Frenzied anti-Durban propaganda is not limited to blogospheric wingnuts, I’m afraid. Writing in The Hill‘s Congress Blog, Representatives Mike Pence and Ileana Ros-Lehtinen rail on next month’s anti-racism conference with feverish gusto, eagerly seizing the bait of the ridiculous premise that the entire conference is worthy of scrapping because it seeks to build off its predecessor. The Representatives’ heated rhetoric — which more or less forecasts an Armageddon of hatred if the United States and its allies do not repudiate every tidbit of the conference — unsurprisingly soars into the absurd, reaching a level that borders on the downright offensive.

Like the struggles of years ago, we must never eschew what is right in favor of what is easy. We can abdicate neither our responsibility to address and reject bigotry wherever it lurks, nor our obligation to safeguard public funds as Americans face extraordinary economic challenges. To give meaning to the words ‘Never again,’ the United States and other responsible nations must not fund or participate in any part of Durban II.

Pence and Ros-Lehtinen begin their piece with a reference to the Holocaust. To imply that participating in the Durban Review Conference would amount to another mass murder of Jews is just sickening. Yes, the 2001 Durban conference was marred by disgusting anti-Semitic rhetoric, and yes, some of the participants in its successor have tried and will try to peddle loathsome Holocaust-denying myths (which, it bears mentioning were soundly rejected in the Durban final outcome document, which explicitly recognizes and condemns the Holocaust). But please — a sense of proportion. Bloating this hateful language into mass murder gives it far more impact than it deserves, and it demeans both the cause of anti-racism and the actual experience of the Holocaust.

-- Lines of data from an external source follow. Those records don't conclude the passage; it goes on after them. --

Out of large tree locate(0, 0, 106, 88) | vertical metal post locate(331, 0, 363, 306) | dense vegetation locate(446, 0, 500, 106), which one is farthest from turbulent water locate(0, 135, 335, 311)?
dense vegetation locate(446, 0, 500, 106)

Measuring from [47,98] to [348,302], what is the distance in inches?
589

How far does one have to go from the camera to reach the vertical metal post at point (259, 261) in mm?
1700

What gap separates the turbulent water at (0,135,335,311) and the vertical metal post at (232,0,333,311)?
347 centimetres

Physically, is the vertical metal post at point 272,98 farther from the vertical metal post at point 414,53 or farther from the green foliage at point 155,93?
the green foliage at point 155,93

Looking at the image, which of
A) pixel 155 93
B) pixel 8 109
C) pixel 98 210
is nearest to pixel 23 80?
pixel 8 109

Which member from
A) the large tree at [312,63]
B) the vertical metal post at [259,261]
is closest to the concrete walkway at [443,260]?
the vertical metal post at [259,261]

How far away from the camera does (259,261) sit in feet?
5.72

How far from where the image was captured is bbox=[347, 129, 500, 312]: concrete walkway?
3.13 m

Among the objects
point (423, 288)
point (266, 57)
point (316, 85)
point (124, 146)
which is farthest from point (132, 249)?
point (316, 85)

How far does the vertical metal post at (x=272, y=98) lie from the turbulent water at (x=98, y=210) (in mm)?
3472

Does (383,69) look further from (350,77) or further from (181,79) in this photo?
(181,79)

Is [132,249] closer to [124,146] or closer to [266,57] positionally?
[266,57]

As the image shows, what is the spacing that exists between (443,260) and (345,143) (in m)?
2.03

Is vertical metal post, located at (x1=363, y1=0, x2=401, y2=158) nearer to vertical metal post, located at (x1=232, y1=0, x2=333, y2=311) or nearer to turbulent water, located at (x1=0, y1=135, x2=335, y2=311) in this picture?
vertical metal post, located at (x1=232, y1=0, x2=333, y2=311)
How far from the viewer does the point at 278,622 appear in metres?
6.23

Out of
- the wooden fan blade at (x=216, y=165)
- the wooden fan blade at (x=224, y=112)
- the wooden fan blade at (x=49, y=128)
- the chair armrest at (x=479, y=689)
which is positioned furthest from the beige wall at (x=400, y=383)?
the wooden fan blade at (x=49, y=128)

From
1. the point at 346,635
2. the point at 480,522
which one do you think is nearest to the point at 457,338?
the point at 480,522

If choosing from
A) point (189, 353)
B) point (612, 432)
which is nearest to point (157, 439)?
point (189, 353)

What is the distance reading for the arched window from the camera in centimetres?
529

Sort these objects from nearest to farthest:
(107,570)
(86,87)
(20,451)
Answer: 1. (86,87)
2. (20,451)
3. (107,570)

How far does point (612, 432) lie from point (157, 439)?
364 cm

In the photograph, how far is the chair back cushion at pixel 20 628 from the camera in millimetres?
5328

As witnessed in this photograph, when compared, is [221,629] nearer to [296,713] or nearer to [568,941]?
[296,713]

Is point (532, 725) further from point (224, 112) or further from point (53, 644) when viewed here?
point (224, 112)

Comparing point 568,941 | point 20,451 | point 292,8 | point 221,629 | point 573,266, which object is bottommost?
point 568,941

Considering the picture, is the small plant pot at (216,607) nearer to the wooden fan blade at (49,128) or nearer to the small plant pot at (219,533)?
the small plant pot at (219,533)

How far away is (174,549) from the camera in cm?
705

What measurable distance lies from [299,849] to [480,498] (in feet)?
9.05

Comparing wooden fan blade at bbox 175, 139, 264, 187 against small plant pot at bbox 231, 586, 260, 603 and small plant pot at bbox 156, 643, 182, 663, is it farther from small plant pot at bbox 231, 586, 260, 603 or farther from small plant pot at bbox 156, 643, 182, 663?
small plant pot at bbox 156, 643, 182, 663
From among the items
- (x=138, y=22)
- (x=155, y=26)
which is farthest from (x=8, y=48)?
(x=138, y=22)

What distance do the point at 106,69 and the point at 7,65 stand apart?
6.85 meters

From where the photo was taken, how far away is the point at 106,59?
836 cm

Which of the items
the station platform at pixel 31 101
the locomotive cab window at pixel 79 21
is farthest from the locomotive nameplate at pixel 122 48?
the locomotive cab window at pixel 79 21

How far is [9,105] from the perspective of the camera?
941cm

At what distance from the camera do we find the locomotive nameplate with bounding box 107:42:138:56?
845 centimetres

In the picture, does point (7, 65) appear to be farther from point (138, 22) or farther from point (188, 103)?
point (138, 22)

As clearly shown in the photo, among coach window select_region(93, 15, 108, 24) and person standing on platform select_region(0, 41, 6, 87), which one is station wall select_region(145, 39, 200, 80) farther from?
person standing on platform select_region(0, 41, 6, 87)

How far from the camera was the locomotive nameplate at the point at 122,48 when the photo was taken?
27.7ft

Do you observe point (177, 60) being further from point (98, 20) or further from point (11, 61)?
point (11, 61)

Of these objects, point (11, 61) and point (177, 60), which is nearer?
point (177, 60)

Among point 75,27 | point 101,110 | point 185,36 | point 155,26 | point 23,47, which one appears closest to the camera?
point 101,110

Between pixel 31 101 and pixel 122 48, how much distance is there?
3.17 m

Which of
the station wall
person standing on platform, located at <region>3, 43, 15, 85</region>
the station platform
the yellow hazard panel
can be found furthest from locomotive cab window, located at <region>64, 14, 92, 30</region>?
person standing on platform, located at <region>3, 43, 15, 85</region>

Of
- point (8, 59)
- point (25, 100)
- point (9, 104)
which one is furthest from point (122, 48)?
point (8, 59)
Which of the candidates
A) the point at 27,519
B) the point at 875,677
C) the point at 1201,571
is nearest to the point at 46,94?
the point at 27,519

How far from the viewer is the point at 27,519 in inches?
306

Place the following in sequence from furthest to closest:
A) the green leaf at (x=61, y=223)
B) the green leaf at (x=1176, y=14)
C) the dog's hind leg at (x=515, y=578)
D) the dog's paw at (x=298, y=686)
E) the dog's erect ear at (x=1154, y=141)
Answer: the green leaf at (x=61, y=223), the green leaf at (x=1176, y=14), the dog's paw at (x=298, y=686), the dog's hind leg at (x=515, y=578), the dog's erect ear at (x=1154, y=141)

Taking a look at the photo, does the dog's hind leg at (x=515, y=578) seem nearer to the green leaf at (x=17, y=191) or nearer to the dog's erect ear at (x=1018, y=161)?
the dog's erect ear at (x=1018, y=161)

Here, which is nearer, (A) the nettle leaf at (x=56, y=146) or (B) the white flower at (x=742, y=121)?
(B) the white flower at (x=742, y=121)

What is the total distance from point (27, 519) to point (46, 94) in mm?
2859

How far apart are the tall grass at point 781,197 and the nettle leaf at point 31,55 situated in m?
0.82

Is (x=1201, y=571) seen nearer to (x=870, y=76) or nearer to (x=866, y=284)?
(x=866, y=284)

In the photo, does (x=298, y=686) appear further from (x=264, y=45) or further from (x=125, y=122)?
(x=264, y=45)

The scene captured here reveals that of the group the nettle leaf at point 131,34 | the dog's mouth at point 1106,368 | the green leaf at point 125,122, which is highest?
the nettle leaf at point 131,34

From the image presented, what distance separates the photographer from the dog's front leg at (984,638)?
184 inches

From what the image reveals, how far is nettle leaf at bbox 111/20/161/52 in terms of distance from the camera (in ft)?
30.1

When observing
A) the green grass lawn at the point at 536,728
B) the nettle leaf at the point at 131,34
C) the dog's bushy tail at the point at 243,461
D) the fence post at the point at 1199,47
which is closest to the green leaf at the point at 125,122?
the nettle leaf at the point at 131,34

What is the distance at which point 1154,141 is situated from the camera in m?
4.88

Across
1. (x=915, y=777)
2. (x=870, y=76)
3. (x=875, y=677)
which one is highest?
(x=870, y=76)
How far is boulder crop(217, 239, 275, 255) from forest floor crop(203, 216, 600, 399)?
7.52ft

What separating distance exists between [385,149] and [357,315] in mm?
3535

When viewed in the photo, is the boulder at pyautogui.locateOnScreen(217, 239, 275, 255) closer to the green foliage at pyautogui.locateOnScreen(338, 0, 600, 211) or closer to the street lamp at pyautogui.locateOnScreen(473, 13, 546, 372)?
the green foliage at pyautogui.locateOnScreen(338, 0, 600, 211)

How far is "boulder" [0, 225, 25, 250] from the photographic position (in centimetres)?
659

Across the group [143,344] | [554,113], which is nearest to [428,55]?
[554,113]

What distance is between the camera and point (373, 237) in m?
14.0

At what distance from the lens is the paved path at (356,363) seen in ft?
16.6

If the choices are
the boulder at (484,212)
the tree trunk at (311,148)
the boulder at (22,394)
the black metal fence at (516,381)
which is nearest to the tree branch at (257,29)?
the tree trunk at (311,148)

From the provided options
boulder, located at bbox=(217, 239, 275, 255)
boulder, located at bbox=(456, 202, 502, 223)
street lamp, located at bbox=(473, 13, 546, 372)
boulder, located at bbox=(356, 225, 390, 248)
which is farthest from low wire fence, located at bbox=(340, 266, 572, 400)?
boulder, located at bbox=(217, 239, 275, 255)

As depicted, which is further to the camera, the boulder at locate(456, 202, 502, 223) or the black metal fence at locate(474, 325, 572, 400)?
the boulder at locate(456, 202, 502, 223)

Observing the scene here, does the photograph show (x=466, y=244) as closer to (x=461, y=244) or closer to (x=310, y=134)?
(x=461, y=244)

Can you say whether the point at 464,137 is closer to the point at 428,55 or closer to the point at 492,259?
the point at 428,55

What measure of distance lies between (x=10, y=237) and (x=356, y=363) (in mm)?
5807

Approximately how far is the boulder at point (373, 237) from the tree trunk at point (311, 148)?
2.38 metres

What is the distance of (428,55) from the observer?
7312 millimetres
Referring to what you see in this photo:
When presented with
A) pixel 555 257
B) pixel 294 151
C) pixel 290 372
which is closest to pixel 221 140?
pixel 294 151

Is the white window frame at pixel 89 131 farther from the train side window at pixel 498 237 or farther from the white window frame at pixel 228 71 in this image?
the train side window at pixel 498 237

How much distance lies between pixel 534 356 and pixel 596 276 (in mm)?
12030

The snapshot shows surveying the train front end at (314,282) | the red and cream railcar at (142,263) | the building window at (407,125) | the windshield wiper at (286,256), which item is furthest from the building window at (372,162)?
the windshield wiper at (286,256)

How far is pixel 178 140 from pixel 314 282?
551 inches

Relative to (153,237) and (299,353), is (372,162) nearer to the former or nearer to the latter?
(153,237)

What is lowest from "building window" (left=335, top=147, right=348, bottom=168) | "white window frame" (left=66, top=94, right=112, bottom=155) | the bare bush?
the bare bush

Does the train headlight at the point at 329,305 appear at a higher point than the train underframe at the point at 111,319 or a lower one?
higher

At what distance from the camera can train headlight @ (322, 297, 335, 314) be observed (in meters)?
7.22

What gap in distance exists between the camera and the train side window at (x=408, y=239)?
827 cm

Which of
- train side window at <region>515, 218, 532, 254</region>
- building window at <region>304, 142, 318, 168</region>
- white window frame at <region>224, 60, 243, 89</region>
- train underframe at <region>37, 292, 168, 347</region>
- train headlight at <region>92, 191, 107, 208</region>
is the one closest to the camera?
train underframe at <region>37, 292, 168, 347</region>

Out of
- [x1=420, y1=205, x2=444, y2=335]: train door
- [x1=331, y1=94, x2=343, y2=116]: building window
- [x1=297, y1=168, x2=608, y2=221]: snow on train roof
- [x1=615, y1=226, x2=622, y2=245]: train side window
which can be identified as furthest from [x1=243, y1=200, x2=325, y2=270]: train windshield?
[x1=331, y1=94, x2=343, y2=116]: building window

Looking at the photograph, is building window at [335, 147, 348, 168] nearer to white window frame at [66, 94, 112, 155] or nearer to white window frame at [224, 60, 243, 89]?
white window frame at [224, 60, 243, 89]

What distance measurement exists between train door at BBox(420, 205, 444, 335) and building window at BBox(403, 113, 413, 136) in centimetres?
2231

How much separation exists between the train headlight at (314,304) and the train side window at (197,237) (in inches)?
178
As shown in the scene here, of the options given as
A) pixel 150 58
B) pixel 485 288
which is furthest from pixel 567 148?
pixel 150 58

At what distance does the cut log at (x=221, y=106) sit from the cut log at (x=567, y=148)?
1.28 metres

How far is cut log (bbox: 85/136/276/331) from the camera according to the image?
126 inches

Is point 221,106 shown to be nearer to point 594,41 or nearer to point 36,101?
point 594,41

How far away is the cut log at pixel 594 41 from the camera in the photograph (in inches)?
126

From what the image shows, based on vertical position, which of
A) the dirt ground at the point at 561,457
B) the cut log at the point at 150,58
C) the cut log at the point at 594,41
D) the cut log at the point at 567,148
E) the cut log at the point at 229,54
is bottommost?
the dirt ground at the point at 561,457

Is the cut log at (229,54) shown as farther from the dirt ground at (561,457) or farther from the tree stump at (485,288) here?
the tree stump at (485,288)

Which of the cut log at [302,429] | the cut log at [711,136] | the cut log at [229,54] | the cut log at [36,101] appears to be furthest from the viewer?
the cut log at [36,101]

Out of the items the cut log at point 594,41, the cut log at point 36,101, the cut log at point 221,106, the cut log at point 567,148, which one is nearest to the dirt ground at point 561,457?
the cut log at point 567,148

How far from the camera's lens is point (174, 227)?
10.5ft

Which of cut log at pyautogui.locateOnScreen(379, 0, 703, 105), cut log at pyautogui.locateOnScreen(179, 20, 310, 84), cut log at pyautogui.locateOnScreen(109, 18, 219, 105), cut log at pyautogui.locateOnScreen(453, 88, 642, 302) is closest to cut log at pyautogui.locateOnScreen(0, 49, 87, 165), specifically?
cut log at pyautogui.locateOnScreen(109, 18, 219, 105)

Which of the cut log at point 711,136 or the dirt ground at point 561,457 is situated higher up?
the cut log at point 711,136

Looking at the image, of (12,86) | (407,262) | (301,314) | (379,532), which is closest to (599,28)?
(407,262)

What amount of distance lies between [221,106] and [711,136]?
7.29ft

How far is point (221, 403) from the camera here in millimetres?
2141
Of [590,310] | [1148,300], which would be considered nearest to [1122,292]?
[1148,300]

As ironic as Claudia Rosett’s good question yesterday is the fact that Pence and Ros-Lehtinen are actually quite unintentionally on the right track. “We must never eschew what is right in favor of what is easy” — except that what is easy here is, in fact, to sacrifice the Durban Review Conference to the wolves howling against it, and to leave the fight against racism painfully un-waged. Similarly, one might reasonably think that “our responsibility to address and reject bigotry wherever it lurks” would lead us to decry not only the excesses of the fringe elements of the Durban process, but also the powerful strains of racism that still haunt society, and which the Review Conference has the potential to deal with. That potential is vastly increased with the U.S. leadership that these two representatives would unfortunately have us abandon.